The Government has pledged ‘up to’ £250m to assist the local NHS in buying extra care home beds to speed up hospital discharge, with ICBs set to begin booking beds.
According to the Department of Health and Social Care (DHSC), £200m funding will be allocated to help buy ‘thousands’ of beds in care homes and other settings, which could include hotels.
An additional £5m in capital funding will also be allocated to hospitals to introduce new ambulance hubs and expand trusts’ discharge lounges.
Patients discharged into these new beds will be supported by GPs and community-based clinicians.
There are currently around 13,000 people occupying hospital beds in England who are fit to be discharged, with the new funding intended to majorly free up capacity.
The new money will fund stays of up to four weeks per patient until the end of March. ICBs are now expected to begin booking beds that are ‘most appropriate’ to patients’ needs.
In a statement in Parliament later today, health secretary Steve Barclay will outline a series of further measures to address current pressures facing the NHS over winter, including announcing six areas trialling solutions to free up hospital beds.

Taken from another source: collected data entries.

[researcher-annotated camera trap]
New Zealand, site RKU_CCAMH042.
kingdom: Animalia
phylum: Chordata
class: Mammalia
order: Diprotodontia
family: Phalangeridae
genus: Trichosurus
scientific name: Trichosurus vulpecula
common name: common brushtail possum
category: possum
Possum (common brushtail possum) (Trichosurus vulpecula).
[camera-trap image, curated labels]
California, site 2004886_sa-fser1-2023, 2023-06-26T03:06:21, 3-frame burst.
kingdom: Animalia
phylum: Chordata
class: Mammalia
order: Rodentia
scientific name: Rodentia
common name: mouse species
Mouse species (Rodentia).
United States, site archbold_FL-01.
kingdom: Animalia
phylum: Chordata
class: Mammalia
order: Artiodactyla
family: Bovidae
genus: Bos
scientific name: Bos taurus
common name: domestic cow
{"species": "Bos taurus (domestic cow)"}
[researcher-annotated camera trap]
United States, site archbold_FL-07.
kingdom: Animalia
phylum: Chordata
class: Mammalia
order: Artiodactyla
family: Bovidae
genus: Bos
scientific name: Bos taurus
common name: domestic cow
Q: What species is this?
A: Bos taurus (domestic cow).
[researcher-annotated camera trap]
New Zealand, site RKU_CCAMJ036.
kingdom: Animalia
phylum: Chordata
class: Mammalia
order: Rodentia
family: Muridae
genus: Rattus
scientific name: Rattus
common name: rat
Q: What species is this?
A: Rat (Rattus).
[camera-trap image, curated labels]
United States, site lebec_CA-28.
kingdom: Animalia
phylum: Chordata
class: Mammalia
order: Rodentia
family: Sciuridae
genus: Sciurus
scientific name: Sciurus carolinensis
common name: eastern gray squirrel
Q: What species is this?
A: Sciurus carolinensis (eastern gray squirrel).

These trials include dedicated dementia hubs, new offers of provision for rehabilitative care and creating effective data tools to help manage demand for discharge of medically fit patients.
Mr Barclay said: ‘I am taking urgent action to reduce pressure on the health service, including investing an additional £200 million to enable the NHS to immediately buy up beds in the community to safely discharge thousands of patients from hospital and free up hospital capacity, on top of the £500 million we’ve already invested to tackle this issue.
‘In addition, we are trialling six National Discharge Frontrunners – innovative, quick solutions which could reduce discharge delays, moving patients from hospital to home more quickly.’
The six trial sites are Sussex Health and Care, the Northern Care Alliance, Humber and North Yorkshire, One Croydon Alliance, Leeds Health and Care Partnership and Warwickshire Place.
In response NHS Providers’ interim chief executive Saffron Cordery said that trust leaders will ask whether this announcement is too little too late to deal with what many warned last year would be the worst winter on record.
‘Leaders across the NHS will be seeking urgent clarification that the funding announced [yesterday] is ‘new’ money rather than being drawn from existing NHS budgets.
‘They will also want assurances that the £200million will be distributed immediately if it is to have a real impact on the current pressures facing the NHS. It is vital that the delays so far in distributing the £500million adult social care discharge fund, when it was urgently needed on the frontline and could have made a real difference, are avoided this time.’